Smoothness of Fourier transform of $\frac{1}{|x|^p}$

Question

Consider the "function" (more precisely it is a tempered distribution) given by $f : \mathbb{R}^n \to \mathbb{R}$, $f(x) = \frac{1}{|x|^p}$, where $0 < p < n$. It can be calculated that the Fourier transform of $f$ is given (upto a constant) by $\hat{f}(\xi) = \frac{1}{|\xi|^{n - p}}$. Now, I am trying to prove that the Fourier transform of $f$ is smooth eveywhere, except at the origin, which is clear from above. But I am unclear how to prove this without calculating the Fourier transform explicitly first. One should be able to exchange derivatives and decay, but the singularity at $0$ is throwing me off. Any hints would be highly appreciated.

Answer 1

Let $\chi$ be a compactly supported smooth function that is equal to $1$ near the origin. Write $f_1=f\chi$ and $f_2=f(1-\chi)$. Note that $f_1$ is compactly supported, therefore its Fourier transform is real-analytic.
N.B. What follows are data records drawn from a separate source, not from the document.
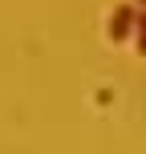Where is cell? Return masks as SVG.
Returning a JSON list of instances; mask_svg holds the SVG:
<instances>
[{"label": "cell", "mask_w": 146, "mask_h": 154, "mask_svg": "<svg viewBox=\"0 0 146 154\" xmlns=\"http://www.w3.org/2000/svg\"><path fill=\"white\" fill-rule=\"evenodd\" d=\"M134 45H138V53L146 57V8L138 12V24H134Z\"/></svg>", "instance_id": "obj_2"}, {"label": "cell", "mask_w": 146, "mask_h": 154, "mask_svg": "<svg viewBox=\"0 0 146 154\" xmlns=\"http://www.w3.org/2000/svg\"><path fill=\"white\" fill-rule=\"evenodd\" d=\"M134 24H138V8L134 4H118L114 12H110V41H130Z\"/></svg>", "instance_id": "obj_1"}, {"label": "cell", "mask_w": 146, "mask_h": 154, "mask_svg": "<svg viewBox=\"0 0 146 154\" xmlns=\"http://www.w3.org/2000/svg\"><path fill=\"white\" fill-rule=\"evenodd\" d=\"M134 4H138V8H146V0H134Z\"/></svg>", "instance_id": "obj_3"}]
</instances>
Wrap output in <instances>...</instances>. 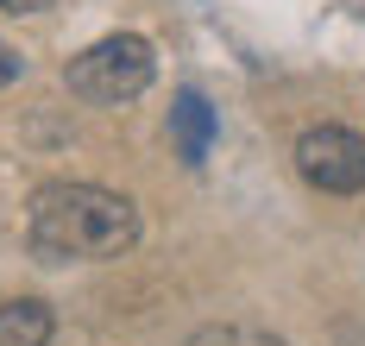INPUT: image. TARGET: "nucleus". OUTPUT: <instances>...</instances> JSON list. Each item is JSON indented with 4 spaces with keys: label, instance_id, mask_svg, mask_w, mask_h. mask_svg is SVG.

The function $f_2$ is smooth, but has heavy tail at infinity, which is the main issue.

Fix $\xi_0\ne 0$. Let $\phi$ be a bump function that is equal to $1$ near $\xi_0$, and is zero in a neighborhood of the origin. The goal is to prove that $\widehat {f_2} \phi$ is smooth. Equivalently, we must prove that $f_2*\check \phi$ vanishes at infinity faster than any power of $|x|$.

Given a positive integer $k$, let $\psi(\xi) = |\xi|^{-2k} \phi(\xi)$. Note that $\psi$ is still smooth and compactly supported. Going back to space variable, observe that $\check \phi = \Delta^k \check \psi$ (Laplacian applied $k$ times, ignoring some multiplicative constants.)
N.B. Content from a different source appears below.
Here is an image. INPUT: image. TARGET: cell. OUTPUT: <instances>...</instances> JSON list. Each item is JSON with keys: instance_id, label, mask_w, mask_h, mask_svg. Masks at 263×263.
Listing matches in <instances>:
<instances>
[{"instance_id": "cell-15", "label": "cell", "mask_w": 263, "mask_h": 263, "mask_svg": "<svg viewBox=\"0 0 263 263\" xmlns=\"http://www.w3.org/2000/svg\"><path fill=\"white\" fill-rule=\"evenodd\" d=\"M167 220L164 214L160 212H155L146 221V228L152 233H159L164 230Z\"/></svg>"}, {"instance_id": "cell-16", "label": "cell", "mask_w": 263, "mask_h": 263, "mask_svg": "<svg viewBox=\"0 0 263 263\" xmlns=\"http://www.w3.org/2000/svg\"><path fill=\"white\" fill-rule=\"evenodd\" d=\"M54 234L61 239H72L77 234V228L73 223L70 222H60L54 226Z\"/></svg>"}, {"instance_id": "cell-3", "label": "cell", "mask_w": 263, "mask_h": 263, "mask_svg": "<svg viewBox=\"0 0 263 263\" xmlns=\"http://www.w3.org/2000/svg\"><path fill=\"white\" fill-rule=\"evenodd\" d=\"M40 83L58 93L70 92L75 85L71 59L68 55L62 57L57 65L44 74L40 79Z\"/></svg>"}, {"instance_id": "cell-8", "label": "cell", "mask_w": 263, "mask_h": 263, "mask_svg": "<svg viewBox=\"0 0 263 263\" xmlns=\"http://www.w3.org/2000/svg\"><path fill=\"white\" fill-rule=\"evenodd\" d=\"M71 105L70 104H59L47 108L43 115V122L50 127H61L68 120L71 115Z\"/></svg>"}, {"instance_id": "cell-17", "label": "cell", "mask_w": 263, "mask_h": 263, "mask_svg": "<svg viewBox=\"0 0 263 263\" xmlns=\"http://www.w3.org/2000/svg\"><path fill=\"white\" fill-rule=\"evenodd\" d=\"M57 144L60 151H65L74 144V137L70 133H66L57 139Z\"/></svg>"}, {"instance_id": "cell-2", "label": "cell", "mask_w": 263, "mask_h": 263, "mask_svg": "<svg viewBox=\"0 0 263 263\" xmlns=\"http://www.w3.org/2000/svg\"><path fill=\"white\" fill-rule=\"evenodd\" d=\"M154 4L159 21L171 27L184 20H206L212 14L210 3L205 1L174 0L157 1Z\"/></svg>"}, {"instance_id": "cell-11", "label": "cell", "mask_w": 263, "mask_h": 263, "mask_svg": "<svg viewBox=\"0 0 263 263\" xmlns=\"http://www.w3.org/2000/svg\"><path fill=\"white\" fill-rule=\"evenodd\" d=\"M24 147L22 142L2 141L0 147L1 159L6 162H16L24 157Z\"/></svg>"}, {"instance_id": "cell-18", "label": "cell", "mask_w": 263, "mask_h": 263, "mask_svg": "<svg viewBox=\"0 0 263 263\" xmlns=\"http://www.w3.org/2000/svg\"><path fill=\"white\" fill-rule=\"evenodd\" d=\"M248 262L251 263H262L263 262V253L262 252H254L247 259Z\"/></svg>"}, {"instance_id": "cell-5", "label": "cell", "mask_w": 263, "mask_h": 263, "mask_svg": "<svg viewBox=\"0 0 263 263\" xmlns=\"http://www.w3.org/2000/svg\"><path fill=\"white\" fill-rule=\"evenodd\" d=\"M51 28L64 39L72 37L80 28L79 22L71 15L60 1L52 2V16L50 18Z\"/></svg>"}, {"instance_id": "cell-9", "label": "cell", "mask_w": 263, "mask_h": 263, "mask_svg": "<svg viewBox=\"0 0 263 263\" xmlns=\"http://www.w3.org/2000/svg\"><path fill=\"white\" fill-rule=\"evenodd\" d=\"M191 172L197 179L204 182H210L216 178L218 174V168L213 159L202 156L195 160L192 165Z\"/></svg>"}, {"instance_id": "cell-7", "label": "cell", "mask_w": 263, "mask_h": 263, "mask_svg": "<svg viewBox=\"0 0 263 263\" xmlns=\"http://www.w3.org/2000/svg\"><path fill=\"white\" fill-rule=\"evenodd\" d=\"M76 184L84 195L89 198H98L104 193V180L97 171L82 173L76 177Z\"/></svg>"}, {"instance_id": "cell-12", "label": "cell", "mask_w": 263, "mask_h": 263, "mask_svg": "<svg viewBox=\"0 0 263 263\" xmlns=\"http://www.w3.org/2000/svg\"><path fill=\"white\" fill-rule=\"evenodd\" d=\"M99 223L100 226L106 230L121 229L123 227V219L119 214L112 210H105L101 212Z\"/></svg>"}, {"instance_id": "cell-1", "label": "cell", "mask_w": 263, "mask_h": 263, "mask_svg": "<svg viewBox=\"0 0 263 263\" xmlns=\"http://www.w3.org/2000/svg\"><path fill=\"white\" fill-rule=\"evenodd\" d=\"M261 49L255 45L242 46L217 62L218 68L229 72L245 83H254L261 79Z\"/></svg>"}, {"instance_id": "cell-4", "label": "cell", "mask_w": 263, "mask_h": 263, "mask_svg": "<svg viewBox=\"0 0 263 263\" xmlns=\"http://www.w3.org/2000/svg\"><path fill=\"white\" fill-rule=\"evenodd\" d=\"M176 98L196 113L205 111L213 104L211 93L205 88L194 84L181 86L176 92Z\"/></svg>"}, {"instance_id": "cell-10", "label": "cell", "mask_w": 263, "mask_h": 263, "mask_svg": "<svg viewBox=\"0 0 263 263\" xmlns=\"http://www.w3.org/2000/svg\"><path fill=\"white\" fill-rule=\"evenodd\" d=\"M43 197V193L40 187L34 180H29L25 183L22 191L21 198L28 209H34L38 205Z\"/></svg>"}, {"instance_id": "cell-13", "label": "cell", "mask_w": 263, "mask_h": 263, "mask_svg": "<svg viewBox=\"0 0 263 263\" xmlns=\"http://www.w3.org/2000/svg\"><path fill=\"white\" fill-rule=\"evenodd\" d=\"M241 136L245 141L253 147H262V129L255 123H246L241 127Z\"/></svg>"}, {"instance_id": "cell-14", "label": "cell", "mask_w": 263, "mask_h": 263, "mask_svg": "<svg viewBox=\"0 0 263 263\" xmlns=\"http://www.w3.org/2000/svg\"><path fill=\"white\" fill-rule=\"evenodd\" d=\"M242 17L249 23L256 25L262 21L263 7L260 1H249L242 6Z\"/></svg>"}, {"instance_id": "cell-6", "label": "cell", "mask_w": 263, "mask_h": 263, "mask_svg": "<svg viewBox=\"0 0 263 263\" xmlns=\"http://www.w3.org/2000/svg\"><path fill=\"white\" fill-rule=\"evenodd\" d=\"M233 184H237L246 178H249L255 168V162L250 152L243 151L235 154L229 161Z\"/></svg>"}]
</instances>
So, $f_2*\check \phi = f_2* \Delta^k \check \psi = (\Delta^k f_2 ) * \check \psi$. The benefit of all this juggling of Laplacians is that $\Delta^k f_2 $ decays at infinity faster than $f_2$: namely, like $|x|^{-p-2k}$. Since $\check \psi$ is a Schwartz function, it follows that $(\Delta^k f_2 ) * \check \psi$ is $O(|x|^{-p-2k})$ as $|x|\to\infty$. This completes the proof.